By documenting these racial disparities in the future risk of gout and investigating the effect of modifiable lifestyle factors across multiple racial/ethnic groups in the US, Thompson et al14 have made an important contribution to the field. Their race-specific findings warrant external replication, along with evaluation of modifiable risk factors in other racial/ethnic groups disproportionately affected by cardiometabolic and inflammatory rheumatic diseases, including Native American populations and descendants of other Asian countries. At the same time, advancing the field also requires a better understanding of how these and other risk factors contribute to the racial differences in gout risk, and the suitable approaches for addressing them, including mediation analyses.
From a population health standpoint, determining the attributable risk fraction of gout within each racial/ethnic group would inform both the theoretical fraction of incident gout cases avoided by eliminating each factor from the source population, and the relative importance among these factors. For example, we have shown recently that 22% of incident gout cases among a cohort of White men could be theoretically prevented by adherence to a DASH-style eating pattern alone.20 For the racial groups in the Thompson et al study where DASH adherence was particularly low (eg, only 11% of Native Hawaiians and 13% of Japanese in the top quintile of DASH scores, thus with more room to improve), the attributable risk fractions of gout for diet quality could be substantially larger.
Finally, alongside these environmental factors, there is also a strong genetic component in gout, with serum urate heritability estimates of 25–60%21 and 183 urate-associated variants identified in the latest transethnic, multicohort genome-wide association study (GWAS).21 In that study and in a prior GWAS,22 some individual variants were identified that suggested ancestry-specific effects for Japanese and other populations, although no systemic ancestry-related heterogeneity was detected. Further elucidation of the genetic architecture of gout among different minority groups and of ancestry-specific gene–environmental interactions could inform on the relative contribution of genetics and modifiable factors toward the development of gout, facilitating a more personalized approach to gout prevention. For example, racial differences were observed in a recent analysis of the interactions between dietary patterns, genetic risk scores, and risk of metabolic syndrome, a condition closely related to gout.23 Such work would build upon the gene–environmental interactions demonstrated for adiposity24 and alcohol,25 and suggested for sugar-sweetened beverage consumption,26 for gout and hyperuricemia in European ancestry populations.

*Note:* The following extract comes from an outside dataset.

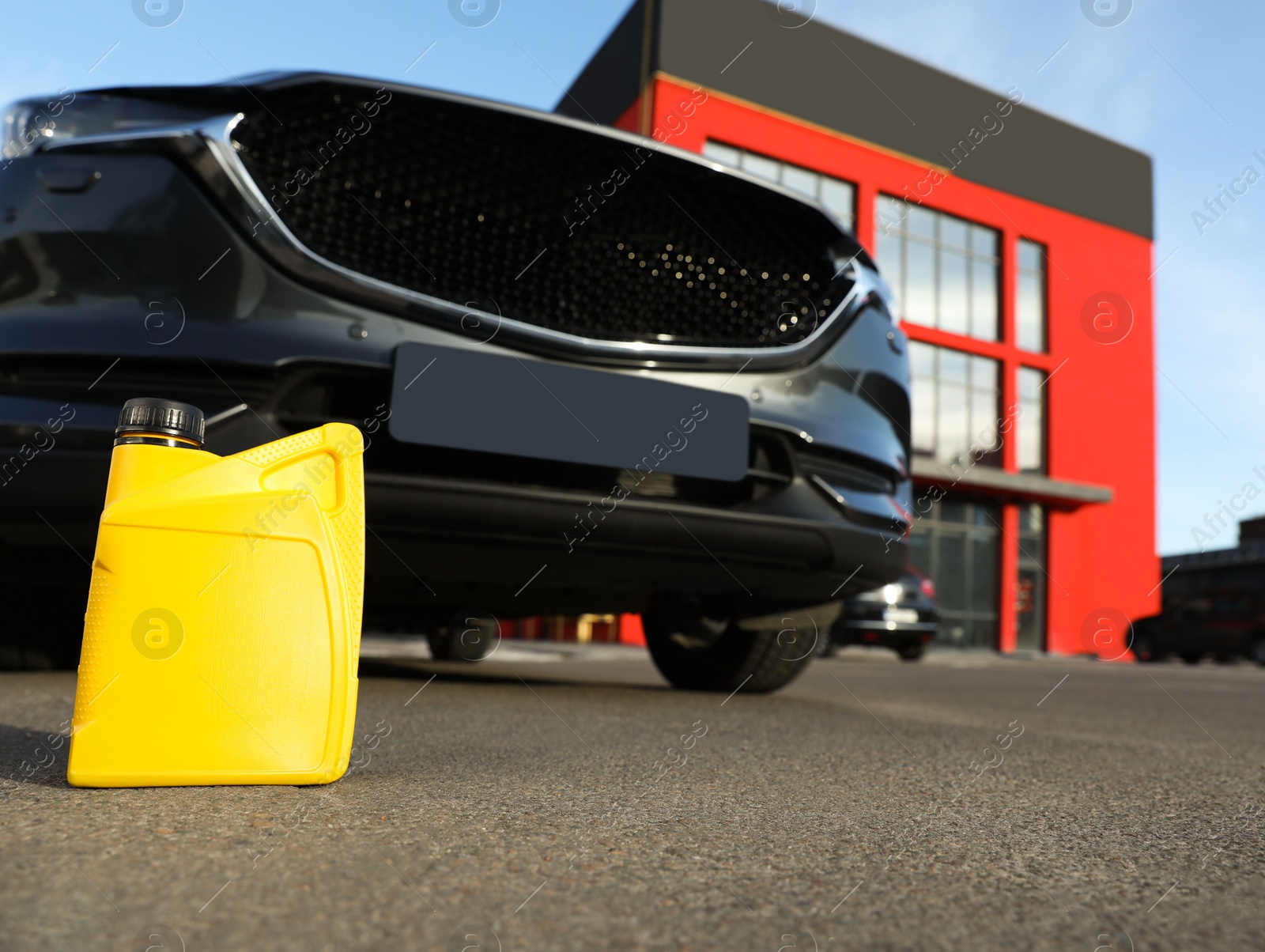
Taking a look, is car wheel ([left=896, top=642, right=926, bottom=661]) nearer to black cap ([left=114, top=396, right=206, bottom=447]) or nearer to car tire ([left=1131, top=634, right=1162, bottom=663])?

The racial disparities in gout incidence described by Thompson et al14 almost certainly reflect a complex interplay of clinical and lifestyle factors and, in many circumstances, social inequities. Lifestyle modification has the potential to reduce the risk and burden of the modern gout epidemic in all races, and of related cardiometabolic conditions, but interventions must be culturally informed and tailored to the community of interest.
Footnotes
This study was supported by National Institutes of Health grants R01-AR065944 and P50-AR060772.
HKC reports research support from Ironwood and Horizon; and consulting fees from Ironwood, Selecta, Horizon, Takeda, Kowa, and Vaxart. NM declares no conflicts of interest relevant to this article.